What I love about the gospel of John is that the writer(s) is synchronizing traditions throughout - weaving Greek cultural with Judaism. The writer is faced with a mixed marriage of sorts - Greek followers of Jesus worshiping alongside Jewish followers of Jesus. Their rich cultures are growing on one another and this writer provides the first quilt for us to wrap up with. When we get close enough to it, we see the stitches that hold odd pieces together and we see the strings that are coming undone.
For the Greek culture, this is the beginning of their creation myth: In the beginning there was only chaos. Then out of the void appeared Erebus, the unknowable place where death dwells, and Night. All else was empty, silent, endless, darkness. Then somehow Love was born bringing a start of order. From Love came Light and Day.
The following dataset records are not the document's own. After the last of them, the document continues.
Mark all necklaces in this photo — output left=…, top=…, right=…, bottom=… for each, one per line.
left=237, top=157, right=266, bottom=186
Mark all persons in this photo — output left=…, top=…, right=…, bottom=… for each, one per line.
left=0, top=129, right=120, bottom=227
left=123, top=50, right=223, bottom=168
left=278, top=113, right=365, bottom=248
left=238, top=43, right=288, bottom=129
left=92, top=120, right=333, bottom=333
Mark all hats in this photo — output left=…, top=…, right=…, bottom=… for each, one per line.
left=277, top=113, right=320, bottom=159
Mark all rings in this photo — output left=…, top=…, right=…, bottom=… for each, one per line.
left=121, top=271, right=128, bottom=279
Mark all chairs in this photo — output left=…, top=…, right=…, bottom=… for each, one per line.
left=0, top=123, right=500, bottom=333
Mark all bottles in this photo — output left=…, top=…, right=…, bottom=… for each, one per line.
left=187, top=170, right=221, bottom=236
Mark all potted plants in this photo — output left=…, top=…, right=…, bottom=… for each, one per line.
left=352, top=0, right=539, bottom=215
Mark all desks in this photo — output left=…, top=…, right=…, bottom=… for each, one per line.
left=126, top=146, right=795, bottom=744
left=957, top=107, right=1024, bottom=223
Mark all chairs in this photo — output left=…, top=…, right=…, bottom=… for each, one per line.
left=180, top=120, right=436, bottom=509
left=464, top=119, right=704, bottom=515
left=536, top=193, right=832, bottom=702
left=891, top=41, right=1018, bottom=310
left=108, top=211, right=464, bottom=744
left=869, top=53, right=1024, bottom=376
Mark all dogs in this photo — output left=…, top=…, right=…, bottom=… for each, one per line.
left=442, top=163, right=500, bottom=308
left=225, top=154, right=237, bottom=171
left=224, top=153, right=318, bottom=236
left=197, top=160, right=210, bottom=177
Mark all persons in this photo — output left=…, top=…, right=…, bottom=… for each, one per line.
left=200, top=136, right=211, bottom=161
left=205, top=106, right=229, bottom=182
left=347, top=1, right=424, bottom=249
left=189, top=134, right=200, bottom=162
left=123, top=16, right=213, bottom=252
Once there was Light and Day, Gaea, the earth appeared.
For the Jewish culture, this is the beginning to their creation myth: In the beginning when God created the heavens and the earth, the earth was a formless void and darkness covered the face of the deep, while a wind from God swept over the face of the waters. Then God said, ‘Let there be light’; and there was light. And God saw that the light was good; and God separated the light from the darkness. God called the light Day, and the darkness he called Night.
And the writer of John's gospel says: In the beginning was the word - the logos in Greek, the dabar in Hebrew, the creative force of the universe. And this creative force was with God, it was God, it was with God in the beginning.
What came into being through this creative force was light and that life was light to all people.
The light shines on all people. The world, the system, the cosmos came into being through this light and the light shines in the darkness and the darkness does not extinguish it.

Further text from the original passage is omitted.